馮卿來回得看了好幾遍,然後心滿意足的關上了手機。
“這是要去哪啊?”風惜弱一邊跟一邊嘀咕道。
他走了一會,就看見轎子停在了一個離客棧並不算太遠的地方,這個地方曾經楚長醉也提到過,似乎被一戶神秘的人家給租下來了。
這附近住的江湖人有很多,無論租下這裡的人是誰,風惜弱都不覺得稀奇。
他看著那轎子上下來了一個上了年紀的女人,看那女人的穿著和打扮,明明像是一個媒婆,但腳下的功夫卻不低,走在地上一點聲音都沒有。
她進屋子裡通報了一聲後,不一會,就有各色東西被人從裡麵帶了出來,紅包袱,紅剪子,紅綢布……
風惜弱一一的看了過去,驚訝的發現這些竟然都是出嫁應該用的東西。
怎麼回事?他心中一驚,心說這個姑娘居然要嫁人了?
掌櫃的……知道這件事嗎?
儘管不知道發生了什麼,但是憑著自己的直覺,風惜弱就總覺得事情開始有點大條了。
他在心裡暗罵原來這個姑娘這段時間心神不寧是因為這個,一邊又罵楚長醉為什麼偏偏讓他來,讓他看到了這足以被滅口的秘密。
風惜弱如果換作彆的時候是可以轉身離開的,但是這一次他沒有。
他沒有錯過剛剛那個姑娘掀開轎簾的時候,裡麵伸出來的那隻忽然把她拽進去的瘦骨嶙峋的手。
“不行,必須得先把這個姑娘給救出來,不然掌櫃的回來後就完了。
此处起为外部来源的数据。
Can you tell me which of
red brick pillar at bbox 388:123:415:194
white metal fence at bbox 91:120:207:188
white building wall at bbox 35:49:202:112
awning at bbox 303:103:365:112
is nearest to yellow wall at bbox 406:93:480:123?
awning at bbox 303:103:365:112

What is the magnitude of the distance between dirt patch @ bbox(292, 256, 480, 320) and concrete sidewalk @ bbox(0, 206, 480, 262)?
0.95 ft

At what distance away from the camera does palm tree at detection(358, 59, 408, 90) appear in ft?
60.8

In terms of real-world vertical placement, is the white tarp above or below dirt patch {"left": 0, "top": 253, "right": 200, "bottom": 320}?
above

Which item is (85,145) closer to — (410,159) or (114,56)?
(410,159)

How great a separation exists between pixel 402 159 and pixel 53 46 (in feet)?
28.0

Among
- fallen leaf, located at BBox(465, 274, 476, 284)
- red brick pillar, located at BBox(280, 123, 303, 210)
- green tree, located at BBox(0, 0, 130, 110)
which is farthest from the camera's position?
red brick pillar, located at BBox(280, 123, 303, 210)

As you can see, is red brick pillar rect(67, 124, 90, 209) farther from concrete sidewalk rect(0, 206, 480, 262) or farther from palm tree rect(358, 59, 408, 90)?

”風惜弱暗暗的想到。
至於怎麼把這個姑娘救出來……
風惜弱的臉上忽然露出了一絲詭異的笑容。
——偷個人罷了。
偷東西他已經是天下第一了,眼下,在這幾個人的眼皮子底下偷個人又有什麼難的?
雖說在掌櫃的麵前,風惜弱總是被嫌棄,但是……
他江湖第一盜的名聲,可不是浪得虛名的。
風惜弱在旁邊偷偷的盯著轎子,那兩個轎夫的確很機敏,而且輕功也有一番奧妙,但是這放在他風惜弱的麵前,也並不是什麼難事。
他做起了功,在轎子經過一個店鋪麵前的時候,衝進去將人偷了出來。
那兩個沉默的轎夫隻覺得眼前有一陣風吹過。
其中的一個人忽然低聲問,“你有沒有感覺到什麼?”
“沒有。”另外一個轎夫道,“大概是你感覺錯了吧。”
……此時此刻,坐在咖啡廳椅子上的馮卿突然間覺得眼前一花。
她睜開了眼睛,眼前的景象,幾乎是一瞬間就被改變了。
唉?這是哪?
馮卿有點茫然。
她的確是在一個四下無人的地方。
隻是這地方……怎麼這麼黑啊?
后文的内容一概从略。